The strategy must take into account all types of relationships the customer will have with the company, such as how the system will be used when agents are talking to a new buyer, a customer likely to defect or a customer who owns multiple products or services. The strategy needs to consider activities such as how propositions will be presented at various stages of the customer relationship. This includes the sequencing of outbound communications to stimulate contact and how call center agents will enact a new relationship or manage an irate customer.

This also forces the elimination of organizational silos. For example, if the deployment will result in the same deals for customer acquisition as for retention, then the acquisition and retention teams will have to collaborate to develop the appropriate strategy.

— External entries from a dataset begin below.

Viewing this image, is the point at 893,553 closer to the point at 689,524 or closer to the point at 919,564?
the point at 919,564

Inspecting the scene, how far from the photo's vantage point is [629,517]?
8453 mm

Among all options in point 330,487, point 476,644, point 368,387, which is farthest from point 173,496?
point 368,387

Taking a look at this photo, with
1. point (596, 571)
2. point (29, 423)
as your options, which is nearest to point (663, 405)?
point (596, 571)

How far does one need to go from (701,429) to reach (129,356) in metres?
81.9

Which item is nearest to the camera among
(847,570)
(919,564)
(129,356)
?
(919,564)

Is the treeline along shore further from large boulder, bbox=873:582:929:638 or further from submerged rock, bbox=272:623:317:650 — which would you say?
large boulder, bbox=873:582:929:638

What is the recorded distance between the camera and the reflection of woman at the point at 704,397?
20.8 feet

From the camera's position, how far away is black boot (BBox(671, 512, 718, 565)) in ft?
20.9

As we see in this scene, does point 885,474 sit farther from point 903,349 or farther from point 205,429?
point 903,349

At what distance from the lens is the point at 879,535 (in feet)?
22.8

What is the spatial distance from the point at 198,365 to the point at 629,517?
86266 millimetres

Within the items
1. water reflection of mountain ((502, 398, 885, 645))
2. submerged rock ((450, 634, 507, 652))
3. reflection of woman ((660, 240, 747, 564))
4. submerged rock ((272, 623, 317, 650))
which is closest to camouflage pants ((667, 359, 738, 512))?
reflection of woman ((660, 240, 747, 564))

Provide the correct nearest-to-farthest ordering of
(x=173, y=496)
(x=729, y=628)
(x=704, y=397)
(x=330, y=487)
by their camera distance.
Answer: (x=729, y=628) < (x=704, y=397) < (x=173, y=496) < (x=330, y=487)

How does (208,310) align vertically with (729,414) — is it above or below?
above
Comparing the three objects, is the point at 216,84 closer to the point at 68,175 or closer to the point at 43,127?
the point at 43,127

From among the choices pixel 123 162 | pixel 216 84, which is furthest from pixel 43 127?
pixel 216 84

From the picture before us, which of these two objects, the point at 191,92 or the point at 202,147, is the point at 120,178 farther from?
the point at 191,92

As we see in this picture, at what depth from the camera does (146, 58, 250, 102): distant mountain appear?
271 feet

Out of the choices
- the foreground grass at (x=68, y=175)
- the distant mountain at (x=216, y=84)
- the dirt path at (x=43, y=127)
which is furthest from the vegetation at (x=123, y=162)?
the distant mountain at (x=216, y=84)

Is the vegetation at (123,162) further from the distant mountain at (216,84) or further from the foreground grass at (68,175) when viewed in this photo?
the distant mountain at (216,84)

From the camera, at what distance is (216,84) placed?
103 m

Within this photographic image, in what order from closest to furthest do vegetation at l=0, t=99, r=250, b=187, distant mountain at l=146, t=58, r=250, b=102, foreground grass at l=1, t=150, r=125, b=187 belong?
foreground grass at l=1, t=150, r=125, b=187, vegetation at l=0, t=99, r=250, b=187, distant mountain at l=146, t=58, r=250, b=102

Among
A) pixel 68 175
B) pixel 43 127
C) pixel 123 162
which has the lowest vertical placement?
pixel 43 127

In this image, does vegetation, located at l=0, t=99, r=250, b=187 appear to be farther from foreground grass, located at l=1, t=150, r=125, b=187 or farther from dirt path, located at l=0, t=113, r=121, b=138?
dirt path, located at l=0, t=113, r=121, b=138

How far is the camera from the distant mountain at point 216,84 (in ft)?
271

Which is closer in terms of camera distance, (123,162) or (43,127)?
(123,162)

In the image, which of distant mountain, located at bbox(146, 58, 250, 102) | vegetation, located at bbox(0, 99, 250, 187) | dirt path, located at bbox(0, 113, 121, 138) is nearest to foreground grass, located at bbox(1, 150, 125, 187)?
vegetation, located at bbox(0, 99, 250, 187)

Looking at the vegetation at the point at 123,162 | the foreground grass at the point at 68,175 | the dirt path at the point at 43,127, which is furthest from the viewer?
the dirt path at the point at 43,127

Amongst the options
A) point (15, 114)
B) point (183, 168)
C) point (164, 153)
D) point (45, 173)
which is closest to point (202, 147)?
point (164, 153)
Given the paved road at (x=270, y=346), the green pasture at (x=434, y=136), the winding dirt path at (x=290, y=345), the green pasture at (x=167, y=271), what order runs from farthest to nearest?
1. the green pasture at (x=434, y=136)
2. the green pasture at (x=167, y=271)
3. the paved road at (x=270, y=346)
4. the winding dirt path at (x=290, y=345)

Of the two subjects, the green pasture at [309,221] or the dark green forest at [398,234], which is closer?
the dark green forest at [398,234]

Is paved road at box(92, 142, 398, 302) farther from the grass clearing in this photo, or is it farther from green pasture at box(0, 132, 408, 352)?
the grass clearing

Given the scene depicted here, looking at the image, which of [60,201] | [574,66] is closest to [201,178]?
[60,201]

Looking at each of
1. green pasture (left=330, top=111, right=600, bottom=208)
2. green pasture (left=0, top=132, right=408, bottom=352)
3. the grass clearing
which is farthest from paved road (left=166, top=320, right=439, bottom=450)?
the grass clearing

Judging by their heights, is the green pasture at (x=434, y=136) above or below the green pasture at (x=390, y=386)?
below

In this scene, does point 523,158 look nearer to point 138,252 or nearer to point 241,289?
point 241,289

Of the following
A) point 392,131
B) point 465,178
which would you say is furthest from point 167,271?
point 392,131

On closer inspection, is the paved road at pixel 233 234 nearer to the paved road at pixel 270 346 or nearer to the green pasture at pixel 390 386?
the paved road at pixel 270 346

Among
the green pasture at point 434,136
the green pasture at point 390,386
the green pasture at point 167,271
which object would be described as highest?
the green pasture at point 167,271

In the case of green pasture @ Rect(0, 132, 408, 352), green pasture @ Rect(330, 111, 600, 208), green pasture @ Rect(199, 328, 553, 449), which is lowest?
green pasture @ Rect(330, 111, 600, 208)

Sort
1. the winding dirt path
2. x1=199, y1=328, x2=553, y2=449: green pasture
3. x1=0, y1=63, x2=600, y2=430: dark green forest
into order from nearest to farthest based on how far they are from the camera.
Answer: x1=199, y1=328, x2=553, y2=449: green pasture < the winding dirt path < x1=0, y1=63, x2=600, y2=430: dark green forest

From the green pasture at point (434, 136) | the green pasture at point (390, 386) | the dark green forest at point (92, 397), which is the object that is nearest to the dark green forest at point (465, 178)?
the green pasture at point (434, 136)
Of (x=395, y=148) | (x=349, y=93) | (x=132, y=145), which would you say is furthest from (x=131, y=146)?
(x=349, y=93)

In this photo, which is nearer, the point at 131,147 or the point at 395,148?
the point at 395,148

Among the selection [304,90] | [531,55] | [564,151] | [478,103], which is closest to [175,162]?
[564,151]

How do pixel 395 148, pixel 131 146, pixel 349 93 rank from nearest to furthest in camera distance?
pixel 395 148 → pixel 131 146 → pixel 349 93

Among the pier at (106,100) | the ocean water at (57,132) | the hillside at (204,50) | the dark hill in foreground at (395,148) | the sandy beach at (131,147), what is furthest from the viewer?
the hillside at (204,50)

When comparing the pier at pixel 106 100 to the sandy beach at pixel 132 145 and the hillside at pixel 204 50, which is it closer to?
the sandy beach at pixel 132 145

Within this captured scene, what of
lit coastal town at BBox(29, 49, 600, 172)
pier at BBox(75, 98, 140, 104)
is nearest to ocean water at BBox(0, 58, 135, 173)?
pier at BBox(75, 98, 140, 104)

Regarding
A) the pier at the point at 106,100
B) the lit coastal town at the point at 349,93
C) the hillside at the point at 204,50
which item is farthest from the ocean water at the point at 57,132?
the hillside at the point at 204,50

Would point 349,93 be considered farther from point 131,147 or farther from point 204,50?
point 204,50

2. Use How-To Project Management

When considering project management methodologies, look for one that offers:

  • Standardization and reduction of variability in the process. Any reduction in the variability of the process provides efficiency benefits.
  • An approach that uses smaller delivery iterations in order to provide frequent feedback to the business owner. This enables early adjustments and realignment with goals.
  • Budget and time-to-market control mechanisms, which allow for continuous assessment of progress.
  • A mechanism that allows for the creation of smaller cross-functional teams with responsibilities and accountability to deliver specific requirements on time and with appropriate quality.
  • A project methodology that uses the following four key tools can also facilitate effective project controls:
    • The issue register is the central and official collection point for all issues. Any issues must be logged before discussed, which forces all issues to be resolved.
    • A decision register requires that the sponsor or designated decision-maker approves all decisions in writing to eliminate any debate.
    • The action items register is a comprehensive list of who needs to do what and when.
    • The risk register includes risk information (time to market, technology, resources, costs, etc.) and possible actions for decreasing or avoiding such risks.

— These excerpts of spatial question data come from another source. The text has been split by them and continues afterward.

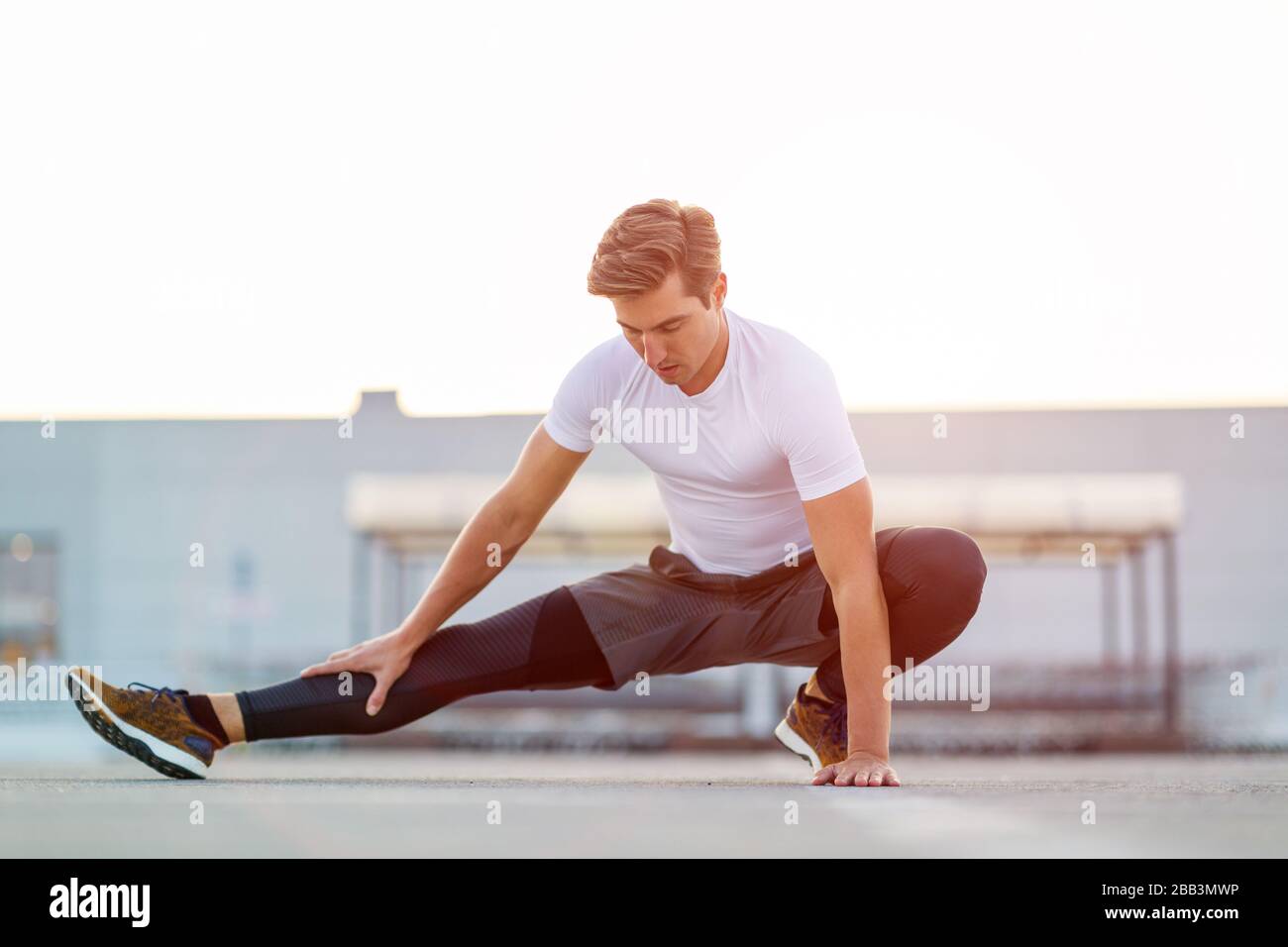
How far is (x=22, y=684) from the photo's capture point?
48.6 ft

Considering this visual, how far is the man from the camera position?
3205 mm

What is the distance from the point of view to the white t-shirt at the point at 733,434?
3.24 m

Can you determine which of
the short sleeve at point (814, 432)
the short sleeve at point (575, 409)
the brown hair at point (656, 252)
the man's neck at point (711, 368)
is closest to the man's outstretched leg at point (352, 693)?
the short sleeve at point (575, 409)

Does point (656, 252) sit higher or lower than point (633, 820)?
higher

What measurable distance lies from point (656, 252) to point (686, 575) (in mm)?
920

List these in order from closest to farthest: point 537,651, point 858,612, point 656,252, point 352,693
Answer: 1. point 656,252
2. point 858,612
3. point 352,693
4. point 537,651

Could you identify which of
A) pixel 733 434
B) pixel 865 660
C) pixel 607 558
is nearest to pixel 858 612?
pixel 865 660

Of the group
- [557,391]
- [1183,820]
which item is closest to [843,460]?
[557,391]

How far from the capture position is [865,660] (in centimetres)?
322

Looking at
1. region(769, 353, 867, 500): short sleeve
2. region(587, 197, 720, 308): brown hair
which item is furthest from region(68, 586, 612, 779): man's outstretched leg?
region(587, 197, 720, 308): brown hair

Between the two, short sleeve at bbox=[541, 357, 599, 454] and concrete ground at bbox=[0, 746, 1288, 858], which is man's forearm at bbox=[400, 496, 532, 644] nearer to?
short sleeve at bbox=[541, 357, 599, 454]

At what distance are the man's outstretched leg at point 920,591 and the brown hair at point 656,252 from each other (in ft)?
2.48

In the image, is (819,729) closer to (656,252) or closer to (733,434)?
(733,434)

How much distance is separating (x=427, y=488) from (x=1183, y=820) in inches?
463
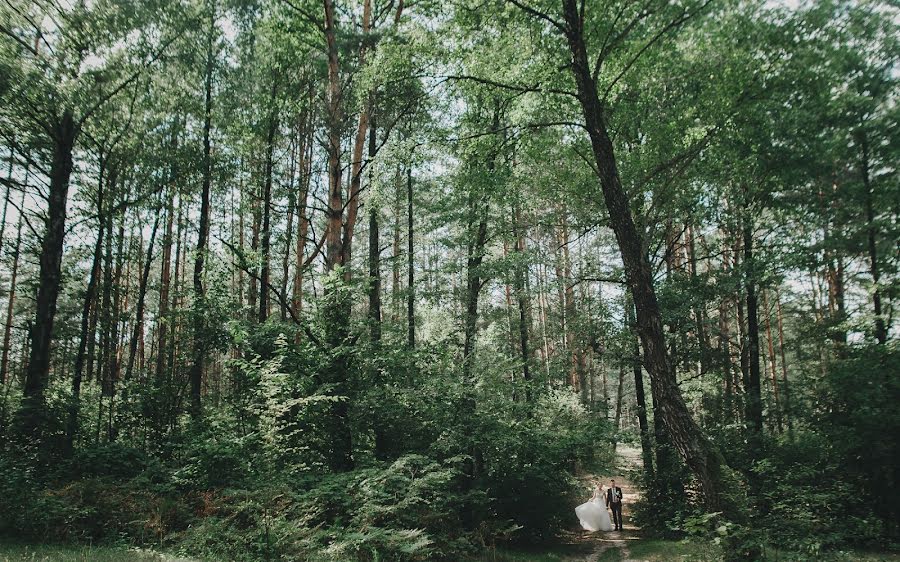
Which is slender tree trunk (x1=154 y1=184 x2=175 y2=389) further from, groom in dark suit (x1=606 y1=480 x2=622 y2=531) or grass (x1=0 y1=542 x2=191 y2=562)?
groom in dark suit (x1=606 y1=480 x2=622 y2=531)

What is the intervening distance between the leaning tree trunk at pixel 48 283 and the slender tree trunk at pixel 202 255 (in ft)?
10.9

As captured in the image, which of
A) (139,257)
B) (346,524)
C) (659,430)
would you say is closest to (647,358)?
(346,524)

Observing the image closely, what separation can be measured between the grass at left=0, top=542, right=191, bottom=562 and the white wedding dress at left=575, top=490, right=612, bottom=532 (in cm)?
1189

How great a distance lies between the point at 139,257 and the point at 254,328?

3. Establish an Effective Project Team

The critical factors are highly qualified individuals dedicated to the project and its goals as well as team environment with a high-degree of collaboration and problem-solving. Key team members include project manager or scrum master, architect or technical lead, and business owner. A key facet of the project manager’s role is to establish the project culture and enable it to develop in a positive way. These may seem obvious, but are not always followed:

  • Clearly articulate the reason for the project, its goal and the importance of the team to meeting that goal. Emphasize the projected ROI.
  • Set behavioral ground rules including professional courtesy at all times.
  • Fully define the role and responsibilities of each team member.
  • Establish communication protocols and encourage open communica-tions through the proper channels established in the project management methodology.
  • Prohibit team members from proceeding along an independent path. Eradicate decision-making in silos, because few decisions affect only a single discipline within a team-based workflow.